To paraphrase the original article in light of the Sandy Hook shooting, real life reads like this: "What impact do gun laws have? Gun control proponents claim that limiting the availability of handguns makes us safer, and less vulnerable to criminal gun violence. Their solution: disarm ordinary citizens and assure that the bad guys will have the only weapon(s). But this is a prescription for a massacre. Which we had at Sandy Hook elementary school. Almost two dozen young children and half a dozen adults paid for this foolish belief with their lives. This is a gun control success story having made the school and most others just like it a "no gun zone" Can you and your family live with success like this?

Matt B.
Matt B.3 years ago

from the article: "What impact do gun laws have? Gun control opponents claim that limiting the availability of handguns does not make us safer, but more vulnerable to criminal gun violence. Their solution: arm ordinary citizens and the bad guys will be outgunned. But this is a prescription for escalating gun violence."

Actually guns in the hands of honest citizens always makes for a safer environment. More guns (going to honest citizens) is not a prescription for escalating gun violence, what it is is a prescription on how to not be a victim of a violent criminal. If anyone harbors any doubt I recommend reading the book "More Guns, less Crime" by Dr. John Lott. You can always borrow a copy from your local library. It is an unbiased look and analysis of gun ownership, use, law, and crime over a 20 year period with data from all areas of the United States.

To paraphrase the original article in light of the Sandy Hook shooting, real life reads like this: "What impact do gun laws have? Gun control proponents claim that limiting the availability of handguns makes us safer, and less vulnerable to criminal gun violence. Their solution: disarm ordinary citizens and assure that the bad guys will have the only weapon(s). But this is a prescription for a massacre. Which we had at Sandy Hook elementary school. Almost two dozen young children and half a dozen adults paid for this foolish belief with their lives. This is a gun control success story having made the school and most o

Matt B.
Matt B.3 years ago

sorry had a little more to go. we really need to be able to make bigger posts.
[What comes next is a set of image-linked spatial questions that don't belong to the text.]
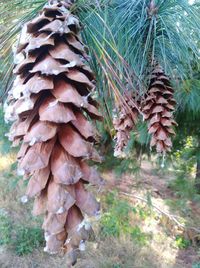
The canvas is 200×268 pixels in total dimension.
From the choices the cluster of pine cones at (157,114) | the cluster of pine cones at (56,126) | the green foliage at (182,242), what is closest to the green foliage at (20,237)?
the green foliage at (182,242)

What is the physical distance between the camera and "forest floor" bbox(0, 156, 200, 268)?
9.31 ft

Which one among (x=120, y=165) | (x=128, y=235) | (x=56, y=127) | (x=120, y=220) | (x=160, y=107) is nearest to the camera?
(x=56, y=127)

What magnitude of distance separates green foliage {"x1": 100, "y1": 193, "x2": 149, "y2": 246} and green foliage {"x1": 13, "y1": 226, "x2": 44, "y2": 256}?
655mm

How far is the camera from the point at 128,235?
3229 mm

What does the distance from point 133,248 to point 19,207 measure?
134cm

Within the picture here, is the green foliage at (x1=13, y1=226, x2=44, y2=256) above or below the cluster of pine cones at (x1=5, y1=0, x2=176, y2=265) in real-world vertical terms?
below

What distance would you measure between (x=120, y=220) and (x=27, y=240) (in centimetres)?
101

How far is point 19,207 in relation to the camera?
3.47 meters

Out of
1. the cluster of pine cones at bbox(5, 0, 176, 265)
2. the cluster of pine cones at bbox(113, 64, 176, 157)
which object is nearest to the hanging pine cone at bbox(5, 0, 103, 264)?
the cluster of pine cones at bbox(5, 0, 176, 265)

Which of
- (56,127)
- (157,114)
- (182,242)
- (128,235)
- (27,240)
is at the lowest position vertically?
(182,242)

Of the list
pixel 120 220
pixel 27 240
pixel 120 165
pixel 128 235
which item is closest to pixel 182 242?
pixel 128 235

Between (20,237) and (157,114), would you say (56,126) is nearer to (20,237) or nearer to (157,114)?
(157,114)

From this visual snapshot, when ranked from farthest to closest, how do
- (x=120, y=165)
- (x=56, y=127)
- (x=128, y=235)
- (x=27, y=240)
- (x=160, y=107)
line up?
(x=128, y=235) → (x=27, y=240) → (x=120, y=165) → (x=160, y=107) → (x=56, y=127)

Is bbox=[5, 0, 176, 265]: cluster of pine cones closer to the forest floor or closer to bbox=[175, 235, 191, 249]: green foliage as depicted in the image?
the forest floor
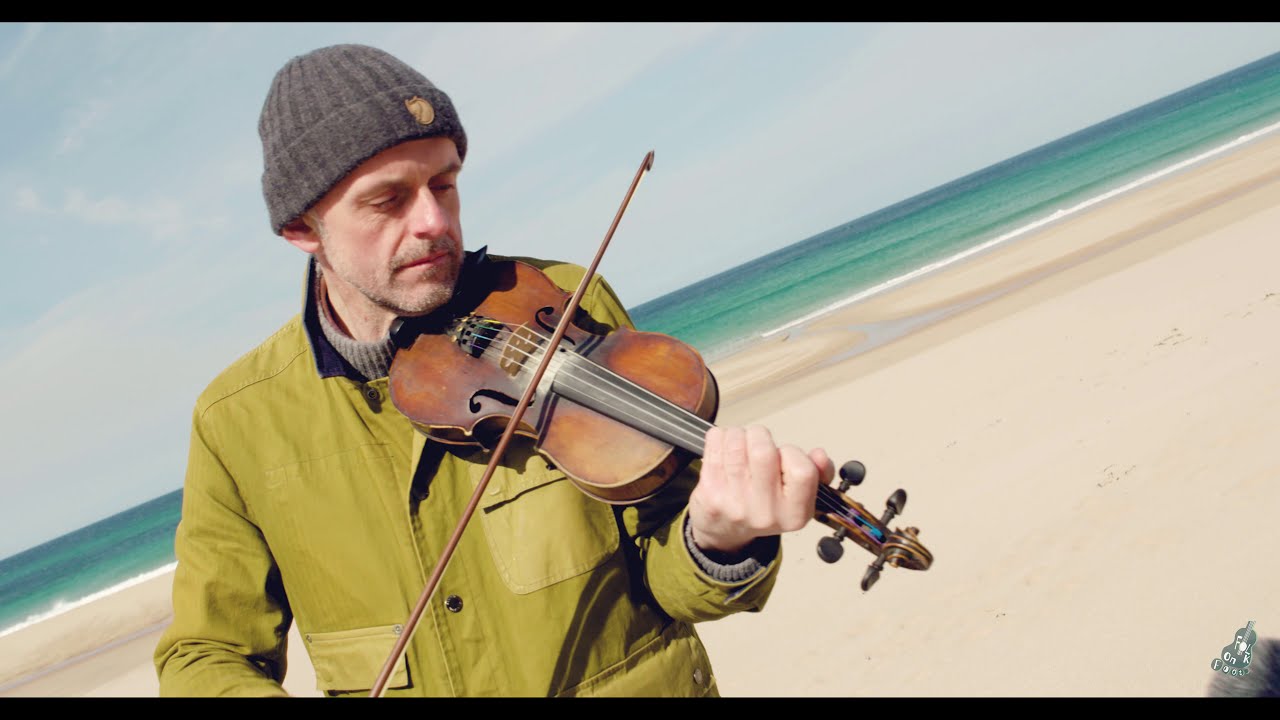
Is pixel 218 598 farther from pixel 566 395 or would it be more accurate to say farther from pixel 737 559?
pixel 737 559

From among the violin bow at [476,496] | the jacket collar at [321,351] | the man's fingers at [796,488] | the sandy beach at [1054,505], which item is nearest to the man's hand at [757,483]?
the man's fingers at [796,488]

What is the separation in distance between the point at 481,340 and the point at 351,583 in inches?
25.6

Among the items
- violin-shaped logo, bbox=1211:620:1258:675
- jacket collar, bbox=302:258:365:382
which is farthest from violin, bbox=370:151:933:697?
violin-shaped logo, bbox=1211:620:1258:675

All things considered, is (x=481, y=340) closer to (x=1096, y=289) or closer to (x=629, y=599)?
(x=629, y=599)

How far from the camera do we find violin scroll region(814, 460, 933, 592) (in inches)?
60.7

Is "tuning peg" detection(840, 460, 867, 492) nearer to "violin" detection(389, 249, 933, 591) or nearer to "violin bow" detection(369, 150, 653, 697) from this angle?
"violin" detection(389, 249, 933, 591)

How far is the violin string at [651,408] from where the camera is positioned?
5.22ft

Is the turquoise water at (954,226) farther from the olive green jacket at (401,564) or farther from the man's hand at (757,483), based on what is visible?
the man's hand at (757,483)

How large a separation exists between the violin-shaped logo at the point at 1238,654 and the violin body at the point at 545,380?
3.38 meters

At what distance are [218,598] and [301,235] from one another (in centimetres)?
86

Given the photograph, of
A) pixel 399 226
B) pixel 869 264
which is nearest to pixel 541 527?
pixel 399 226

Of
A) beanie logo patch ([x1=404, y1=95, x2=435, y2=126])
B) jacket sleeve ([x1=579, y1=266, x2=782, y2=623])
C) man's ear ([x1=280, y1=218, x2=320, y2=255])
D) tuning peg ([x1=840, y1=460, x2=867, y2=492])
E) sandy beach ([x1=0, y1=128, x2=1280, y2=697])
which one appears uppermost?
beanie logo patch ([x1=404, y1=95, x2=435, y2=126])

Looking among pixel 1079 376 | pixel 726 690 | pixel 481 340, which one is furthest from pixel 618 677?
pixel 1079 376

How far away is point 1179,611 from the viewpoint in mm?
4008
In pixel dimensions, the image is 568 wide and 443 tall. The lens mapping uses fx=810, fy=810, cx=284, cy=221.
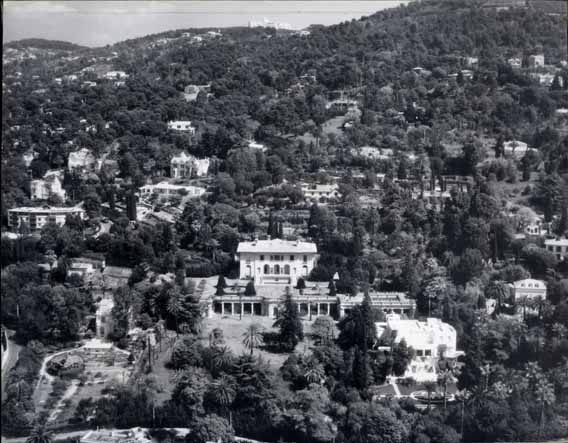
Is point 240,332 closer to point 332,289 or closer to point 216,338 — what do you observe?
point 216,338

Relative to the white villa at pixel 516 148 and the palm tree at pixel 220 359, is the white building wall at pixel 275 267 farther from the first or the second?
the white villa at pixel 516 148

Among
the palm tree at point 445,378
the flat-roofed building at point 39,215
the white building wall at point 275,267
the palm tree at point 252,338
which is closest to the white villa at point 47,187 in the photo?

As for the over the top idea of shooting down helicopters, I could do that with a rock thrown by hand and/or a slingshot under the right conditions, or even with a 22 caliber target pistol. If the shot hits the pilot, damages an important part of the copter's avionics, or just causes a fuel leak. Our article writer(s) however leave the impression, at least to me of a single shot that blows the copter up like it was hit by an anti-aircraft missile.